**Data in this exercise:**
- - -
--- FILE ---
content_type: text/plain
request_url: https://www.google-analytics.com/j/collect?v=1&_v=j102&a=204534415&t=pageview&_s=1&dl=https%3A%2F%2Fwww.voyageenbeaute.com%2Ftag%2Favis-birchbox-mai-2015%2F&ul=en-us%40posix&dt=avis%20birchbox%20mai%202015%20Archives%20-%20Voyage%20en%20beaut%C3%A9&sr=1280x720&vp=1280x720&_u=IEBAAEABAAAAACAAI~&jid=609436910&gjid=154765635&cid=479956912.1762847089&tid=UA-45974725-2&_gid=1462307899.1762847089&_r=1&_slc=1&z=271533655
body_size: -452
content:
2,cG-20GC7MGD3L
- - -
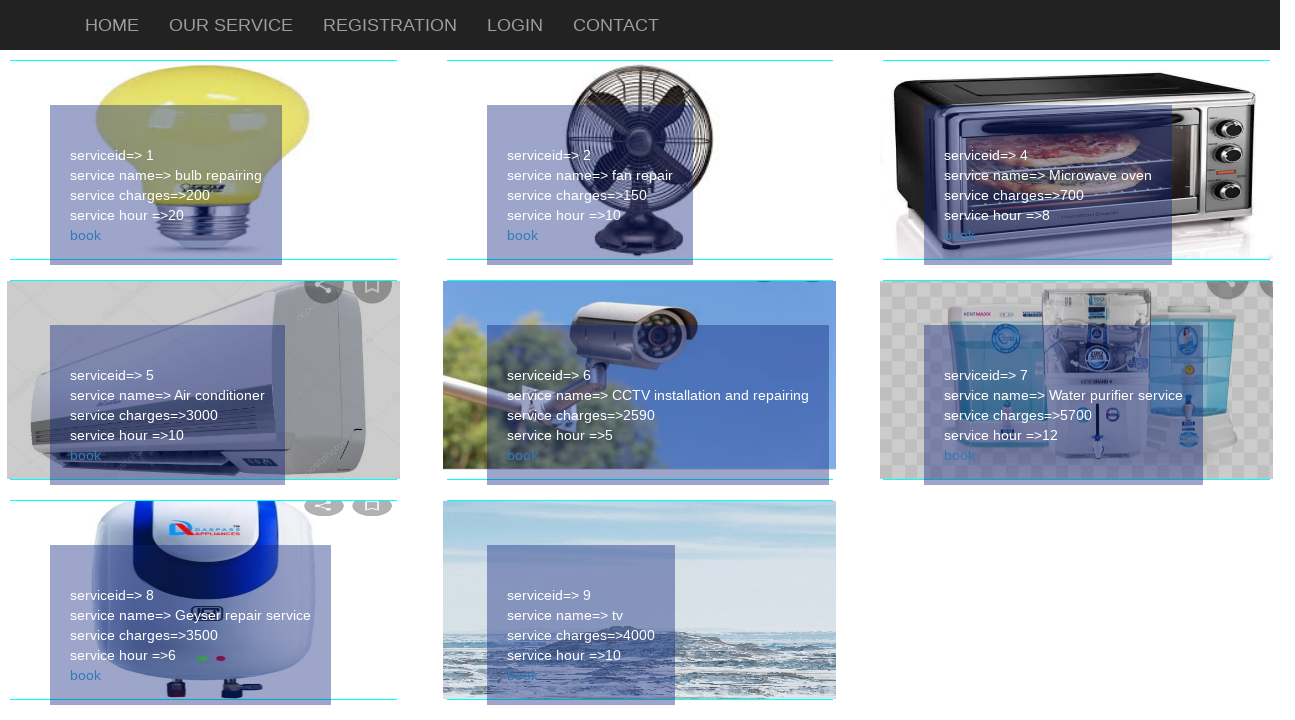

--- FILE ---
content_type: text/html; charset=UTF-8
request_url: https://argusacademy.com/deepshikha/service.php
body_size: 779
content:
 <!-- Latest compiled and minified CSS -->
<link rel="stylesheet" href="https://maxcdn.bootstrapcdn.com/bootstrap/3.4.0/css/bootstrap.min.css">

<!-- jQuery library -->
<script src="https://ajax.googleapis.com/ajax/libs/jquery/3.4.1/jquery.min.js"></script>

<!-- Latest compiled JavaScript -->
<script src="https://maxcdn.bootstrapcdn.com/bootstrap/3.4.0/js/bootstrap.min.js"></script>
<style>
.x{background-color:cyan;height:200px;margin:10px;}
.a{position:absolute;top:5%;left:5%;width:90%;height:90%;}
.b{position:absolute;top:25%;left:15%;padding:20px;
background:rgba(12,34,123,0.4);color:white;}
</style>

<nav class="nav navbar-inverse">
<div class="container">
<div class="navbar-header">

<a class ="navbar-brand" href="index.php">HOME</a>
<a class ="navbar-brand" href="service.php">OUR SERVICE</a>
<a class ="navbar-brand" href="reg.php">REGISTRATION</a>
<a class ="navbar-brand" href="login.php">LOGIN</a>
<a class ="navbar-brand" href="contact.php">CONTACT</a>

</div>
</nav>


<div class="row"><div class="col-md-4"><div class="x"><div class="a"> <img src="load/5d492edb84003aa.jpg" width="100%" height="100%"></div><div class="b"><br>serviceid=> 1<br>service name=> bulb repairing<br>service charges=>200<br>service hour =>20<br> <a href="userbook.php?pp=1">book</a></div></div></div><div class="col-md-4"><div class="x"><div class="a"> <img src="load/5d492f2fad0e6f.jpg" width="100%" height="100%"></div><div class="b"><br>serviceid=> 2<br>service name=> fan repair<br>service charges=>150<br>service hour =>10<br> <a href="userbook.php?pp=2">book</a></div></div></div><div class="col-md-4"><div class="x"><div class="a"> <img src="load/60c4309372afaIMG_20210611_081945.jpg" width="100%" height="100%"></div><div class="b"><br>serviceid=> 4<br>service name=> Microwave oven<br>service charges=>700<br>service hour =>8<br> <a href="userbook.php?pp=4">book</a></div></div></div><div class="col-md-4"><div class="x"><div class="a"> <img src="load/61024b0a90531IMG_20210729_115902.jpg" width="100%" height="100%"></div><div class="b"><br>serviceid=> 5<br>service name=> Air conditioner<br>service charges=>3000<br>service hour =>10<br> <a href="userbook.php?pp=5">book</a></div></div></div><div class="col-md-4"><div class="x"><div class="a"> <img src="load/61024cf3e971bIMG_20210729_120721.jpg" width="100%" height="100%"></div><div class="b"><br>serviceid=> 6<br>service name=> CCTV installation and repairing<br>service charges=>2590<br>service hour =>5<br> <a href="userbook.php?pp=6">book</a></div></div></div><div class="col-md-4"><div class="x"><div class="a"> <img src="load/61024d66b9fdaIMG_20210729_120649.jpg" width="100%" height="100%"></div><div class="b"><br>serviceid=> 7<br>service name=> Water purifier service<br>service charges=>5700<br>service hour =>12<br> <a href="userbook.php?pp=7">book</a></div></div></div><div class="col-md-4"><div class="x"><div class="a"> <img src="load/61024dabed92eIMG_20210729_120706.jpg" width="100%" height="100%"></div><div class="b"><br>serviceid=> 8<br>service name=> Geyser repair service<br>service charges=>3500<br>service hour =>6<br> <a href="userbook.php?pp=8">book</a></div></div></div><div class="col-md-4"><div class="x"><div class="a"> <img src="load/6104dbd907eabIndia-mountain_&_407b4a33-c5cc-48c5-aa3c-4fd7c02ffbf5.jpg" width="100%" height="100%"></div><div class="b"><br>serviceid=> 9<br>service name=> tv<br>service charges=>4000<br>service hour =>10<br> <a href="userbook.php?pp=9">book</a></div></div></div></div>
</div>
- - -
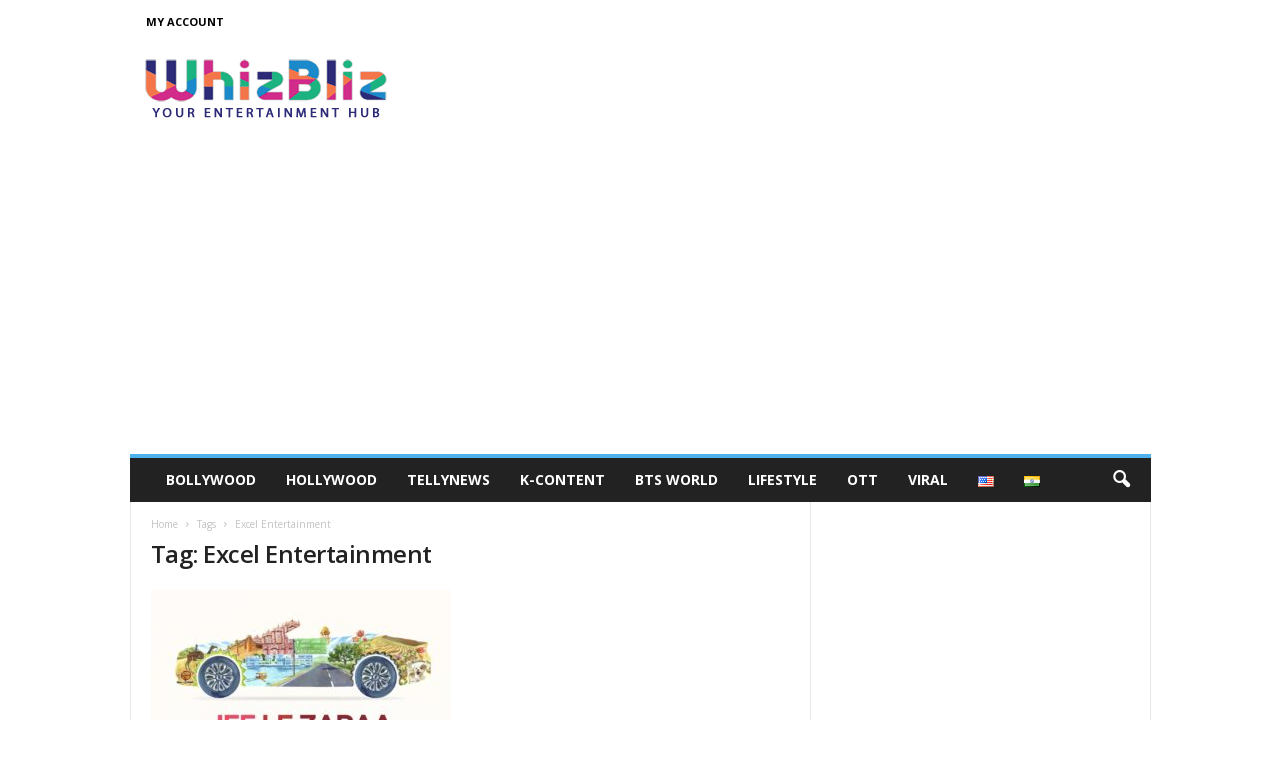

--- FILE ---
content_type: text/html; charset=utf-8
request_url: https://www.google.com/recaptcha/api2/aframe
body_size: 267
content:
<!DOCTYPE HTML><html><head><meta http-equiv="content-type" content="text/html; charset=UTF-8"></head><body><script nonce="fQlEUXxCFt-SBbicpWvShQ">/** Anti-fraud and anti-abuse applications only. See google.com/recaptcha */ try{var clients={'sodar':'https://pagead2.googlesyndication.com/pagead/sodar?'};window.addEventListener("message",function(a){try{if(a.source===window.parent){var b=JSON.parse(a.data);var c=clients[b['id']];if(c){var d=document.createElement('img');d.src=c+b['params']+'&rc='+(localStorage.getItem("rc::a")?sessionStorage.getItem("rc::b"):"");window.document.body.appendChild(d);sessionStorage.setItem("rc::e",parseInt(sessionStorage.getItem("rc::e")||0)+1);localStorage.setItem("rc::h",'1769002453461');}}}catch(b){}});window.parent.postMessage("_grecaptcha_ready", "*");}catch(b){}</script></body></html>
- - -
From the entries, copy out each line containing the word "Latest".

 <!-- Latest compiled and minified CSS -->
<!-- Latest compiled JavaScript -->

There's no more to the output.